Segundo a tia, as brigas do casal não eram presenciadas pela família mas a vítima já chegou a relatar que o marido a queria como empregada. "Ela tinha que lavar todos os calçados dele, os bonés, as roupas. Ele queria chegar e encontrar tudo sempre pronto. E o tipo de mulher que ela era, não foi criada para isso. Nós sempre fizemos de tudo para ela estudar e ser independente". Radinei acredita que Claudeane morreu por ser mulher."Eu, honestamente, espero que isso sirva de lição para outras mulheres, jovens ou não. Que elas vejam que o feminicídio está cada vez mais presente. Que esse tipo de crime tem nos tirado o direito de viver. Os homens acham que são nossos donos e nos matam quando são contrariados. Que as meninas saibam que a primeira agressão já diz muita coisa e não deve ser ignorada. Começa com um tapa e termina assim, com a morte", lamentou a tia da vítima.Claudeane vai ser enterrada na tarde desta quinta-feira (12), no Cemitério Quinta dos Lázaros, na Baixa de Quintas. A família da jovem chegou a divulgar fotos de Luide em cartazes, mas ainda não tem notícias sobre o paradeiro do assassino. Familiares da vítma e do suspeito foram ouvidos no DHPP.
Mais de 7 mil inquéritos foram enviados à Justiça em 2017 Conforme a Secretaria da Segurança Pública (SSP), mais 7,5 mil inquéritos foram enviados à Justiça em 2017 pelas Delegacias Especiais de Atendimento à Mulher (Deams). Comparado com 2016 – 6,2 mil inquéritos encaminhados – houve um aumento de 20%. A SSP, no entanto, não tem um balanço atualizado dos primeiros quatro meses de 2018.
Só nos primeiros dias de março, três homens foram presos em Salvador e no interior, por agredirem e matarem as companheiras. Na segunda-feira (5), Anaílton Marques Silva, 33 anos, vai responder por feminicídio, após ser capturado horas depois de assassinar Sandra Silva dos Santos, 43, em Itabuna.

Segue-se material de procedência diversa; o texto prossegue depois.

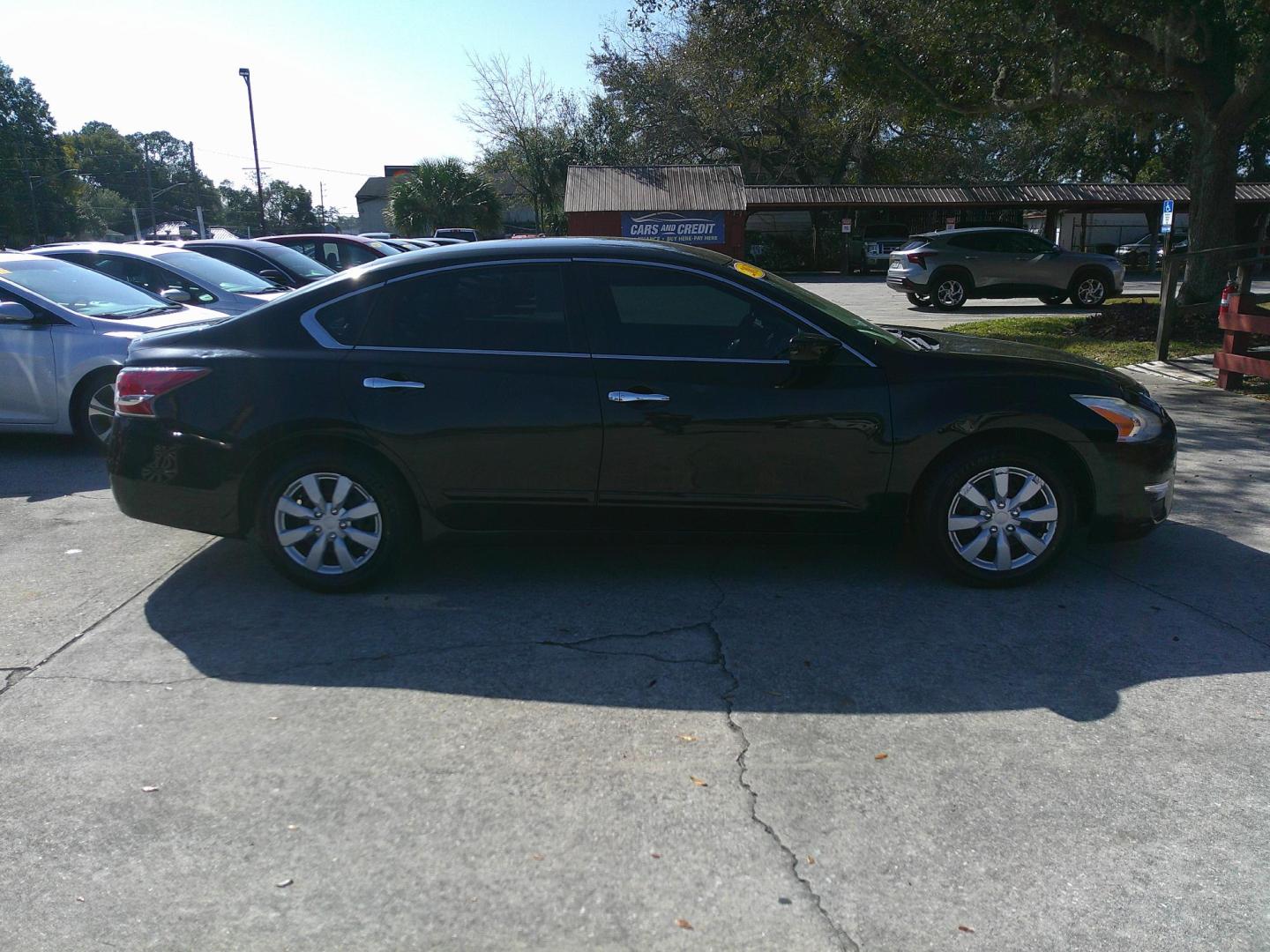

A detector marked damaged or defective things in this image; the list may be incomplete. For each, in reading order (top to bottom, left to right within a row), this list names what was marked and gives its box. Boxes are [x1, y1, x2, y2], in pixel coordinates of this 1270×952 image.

cracked asphalt [0, 374, 1263, 952]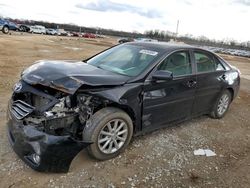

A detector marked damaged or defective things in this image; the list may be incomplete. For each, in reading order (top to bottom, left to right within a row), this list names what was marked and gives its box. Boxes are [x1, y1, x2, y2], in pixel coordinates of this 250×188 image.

crumpled front bumper [6, 102, 91, 173]
damaged black car [6, 41, 240, 173]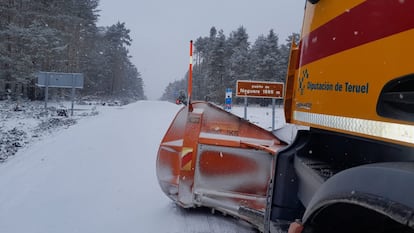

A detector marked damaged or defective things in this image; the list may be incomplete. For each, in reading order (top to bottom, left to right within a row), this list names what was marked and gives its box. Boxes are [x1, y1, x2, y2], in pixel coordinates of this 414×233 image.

rust on plow blade [155, 102, 284, 229]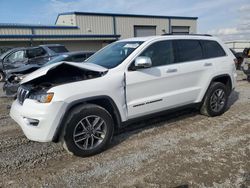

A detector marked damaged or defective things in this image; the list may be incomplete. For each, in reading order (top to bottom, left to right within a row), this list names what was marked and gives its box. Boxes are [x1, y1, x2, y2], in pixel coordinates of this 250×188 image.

damaged front end [15, 62, 107, 105]
crumpled hood [20, 61, 107, 84]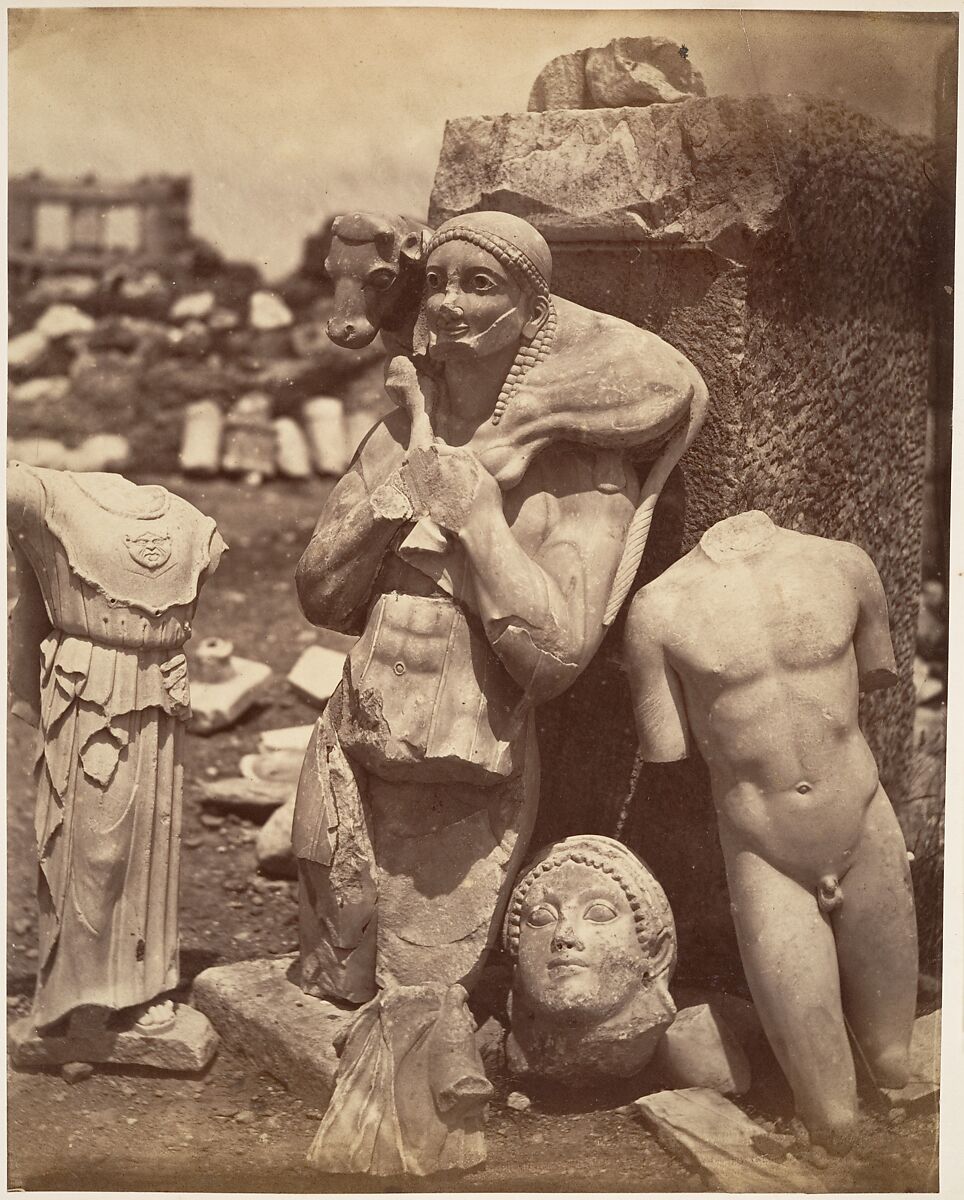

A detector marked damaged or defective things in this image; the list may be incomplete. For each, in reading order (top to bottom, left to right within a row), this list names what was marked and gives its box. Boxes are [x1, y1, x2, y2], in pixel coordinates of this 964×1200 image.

Dos 7,5 mil casos de violência registrados no ano passado, mais de 1,9 mil se transformaram em inquéritos na Deam de Brotas e foram encaminhados à Justiça. Em segundo lugar ficou a especializada de Vitória da Conquista, com 1,1 mil procedimentos remetidos.
Pelo menos 14 unidades de atendimento especial às mulheres funcionam em Salvador, além de 12 espalhadas pelo interior: Feira de Santana, Ilhéus, Itabuna, Juazeiro, Porto Seguro, Teixeira de Freitas, Vitória da Conquista, Camaçari, Candeias, Paulo Afonso, Barreiras e Jequié.